Enemy Lines: McFadden Ready for the Grind

The Raiders' offense has improved steadily in 2012 but is still looking for the big-play element in the ground game that they know RB Darren McFadden can provide


Moving the football on the ground hasn't been easy against Tampa Bay's defense this season.  Despite already facing four of the top nine rushers in the league, the Buccaneers rank sixth in the NFL in yards allowed per game, third in yards allowed per play and first in run stuffs.  With so many running plays against the Buccaneers resulting in negative yardage this year – 36 run stuffs in all, six more than the second place team – opposing backs have had to work extra yards to get their numbers into the black.

That's fine with Oakland's Darren McFadden, the next starting tailback who will get a crack at the Bucs' 'D.'  He's ready for the grind.

"One of the main things that stands out to me is that those guys are out there flying around, getting to the ball," said McFadden after reviewing videotape of the Bucs' first half of the season.  "Their front seven is really getting after it, so we're going to have to come with our 'A' game.  Those guys have been great against the run every week.  We just have to go out there and try to stick to our game.  Go out there and grind those guys and keep playing hard."

That is exactly what McFadden did last week in the Raiders' 26-16 win over Kansas City, gaining a season-best 114 yards but needing 29 carries to do it.  That's somewhat how the season has gone for the fifth-year back, as he has surpassed 4.0 yards per carry in just one game this year and overall is picking up just 3.3 per tote.  His perseverance – and the Raiders' decision to stick with the rushing attack – paid off last week as he was stuffed behind the line of scrimmage five times but just kept pounding away.

"I think, for me personally, it's just been a slow start," said McFadden, who had a career average of 4.8 yards per carry coming into 2012 and eclipsed 1,100 yards in his last full season (2010).  "The offense got a slow start to the season.  It's one of those things that we have to just keep sticking with the offense, keep grinding out there.  I feel like our offense is starting to come together and we're starting to move well together.  It's been getting better every week.

"We just keep getting after it and eventually our run is starting to hit."

There were quite a bit of changes at Oakland headquarters leading into McFadden's fifth season, most notably the arrival of new Head Coach Dennis Allen.  Allen brought a zone blocking scheme over from Denver for the Raiders' rushing attack, but there is a perception that the team has switched back and forth between ground approaches this year, searching for an identity.  McFadden says that's not an issue, and that the offense as a whole has simply been taking some time to come together.

"I think that's kind of overblown," he said.  "For us, it's just one of those things.  We're just going to keep sticking to our running game and keep grinding.  I don't think we've gotten away from [the new rushing scheme].  We've used it every week; we've just been getting better every week."

McFadden's own numbers have actually been up and down, but it's true that the Raider offense has started to hit its stride in recent weeks.  Over its last three games, Oakland has averaged 390 yards per outing, winning twice in that span and narrowly missing out on an upset in Atlanta.  It could get even better if the Raiders can get their big-play tailback into a groove.

"Obviously, McFadden is one of our biggest explosive-type of players and we're continuing to try to find ways to get him the ball and let him be effective," said Allen.  "We've got to continue to improve in our running game; I think that's probably the one area where we haven't quite made the progress that we had hoped or anticipated.  But we're still continuing to work on that and I still believe that will be a main part of our ability to be successful."

If so, McFadden may be able to take his place where many believe he belongs, among the top runners in the league.  Right now, however, he's focused on helping the Raiders win.

"I try not to think about it," he said.  "I consider myself one of those elite running backs in the NFL, but I let the media and everybody else determine those things.  In my head, I just go out there and play ball and run hard on every down."
◇ ◇ ◇
What you have to do: Copy the article on Darren McFadden between "Moving the football" and "for the grind.", inclusive, substituting "Bucs" for every "Buccaneers".
◇ ◇ ◇
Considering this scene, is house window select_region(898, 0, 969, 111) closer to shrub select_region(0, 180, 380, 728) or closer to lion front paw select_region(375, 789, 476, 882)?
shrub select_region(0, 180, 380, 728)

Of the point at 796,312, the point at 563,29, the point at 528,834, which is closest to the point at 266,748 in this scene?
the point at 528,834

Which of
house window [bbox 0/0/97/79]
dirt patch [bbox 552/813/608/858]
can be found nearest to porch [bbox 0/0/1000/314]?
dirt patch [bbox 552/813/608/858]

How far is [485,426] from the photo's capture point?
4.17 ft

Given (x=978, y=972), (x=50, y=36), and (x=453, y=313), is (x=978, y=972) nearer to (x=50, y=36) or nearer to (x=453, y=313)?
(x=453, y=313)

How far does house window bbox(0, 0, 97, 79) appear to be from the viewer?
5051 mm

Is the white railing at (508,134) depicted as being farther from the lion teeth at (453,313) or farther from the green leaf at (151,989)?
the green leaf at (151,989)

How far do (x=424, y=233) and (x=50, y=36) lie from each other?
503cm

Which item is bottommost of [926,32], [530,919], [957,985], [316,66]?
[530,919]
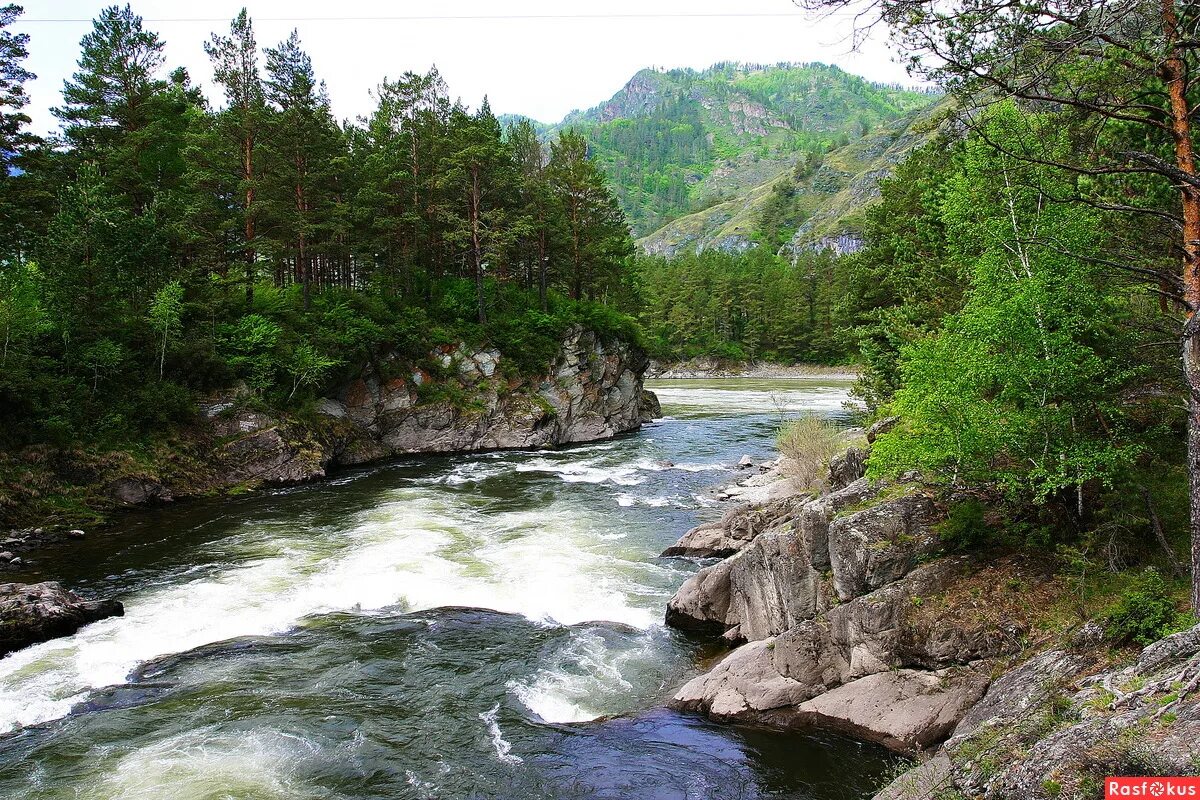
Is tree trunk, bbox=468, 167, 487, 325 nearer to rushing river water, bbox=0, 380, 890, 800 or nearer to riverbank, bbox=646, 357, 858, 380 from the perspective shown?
rushing river water, bbox=0, 380, 890, 800

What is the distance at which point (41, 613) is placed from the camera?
13367mm

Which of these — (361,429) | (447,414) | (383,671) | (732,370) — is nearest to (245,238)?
(361,429)

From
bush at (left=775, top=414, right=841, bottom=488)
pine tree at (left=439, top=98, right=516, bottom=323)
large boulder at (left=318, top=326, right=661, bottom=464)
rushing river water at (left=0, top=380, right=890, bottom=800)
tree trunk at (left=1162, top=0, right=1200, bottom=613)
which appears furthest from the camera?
pine tree at (left=439, top=98, right=516, bottom=323)

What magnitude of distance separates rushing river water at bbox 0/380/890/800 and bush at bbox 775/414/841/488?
11.8 ft

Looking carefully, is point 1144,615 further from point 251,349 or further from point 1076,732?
point 251,349

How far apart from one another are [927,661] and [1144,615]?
277 cm

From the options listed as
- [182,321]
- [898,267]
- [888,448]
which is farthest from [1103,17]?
[182,321]

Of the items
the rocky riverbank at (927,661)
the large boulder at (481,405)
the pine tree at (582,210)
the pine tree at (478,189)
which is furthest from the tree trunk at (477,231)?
the rocky riverbank at (927,661)

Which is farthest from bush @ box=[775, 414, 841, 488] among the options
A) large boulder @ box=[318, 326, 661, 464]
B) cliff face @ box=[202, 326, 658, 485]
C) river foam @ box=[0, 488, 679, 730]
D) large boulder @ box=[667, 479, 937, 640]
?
cliff face @ box=[202, 326, 658, 485]

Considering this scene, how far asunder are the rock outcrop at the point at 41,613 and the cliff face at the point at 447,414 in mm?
◇ ◇ ◇
Result of this task:
Moving the football on the ground hasn't been easy against Tampa Bay's defense this season.  Despite already facing four of the top nine rushers in the league, the Bucs rank sixth in the NFL in yards allowed per game, third in yards allowed per play and first in run stuffs.  With so many running plays against the Bucs resulting in negative yardage this year – 36 run stuffs in all, six more than the second place team – opposing backs have had to work extra yards to get their numbers into the black.

That's fine with Oakland's Darren McFadden, the next starting tailback who will get a crack at the Bucs' 'D.'  He's ready for the grind.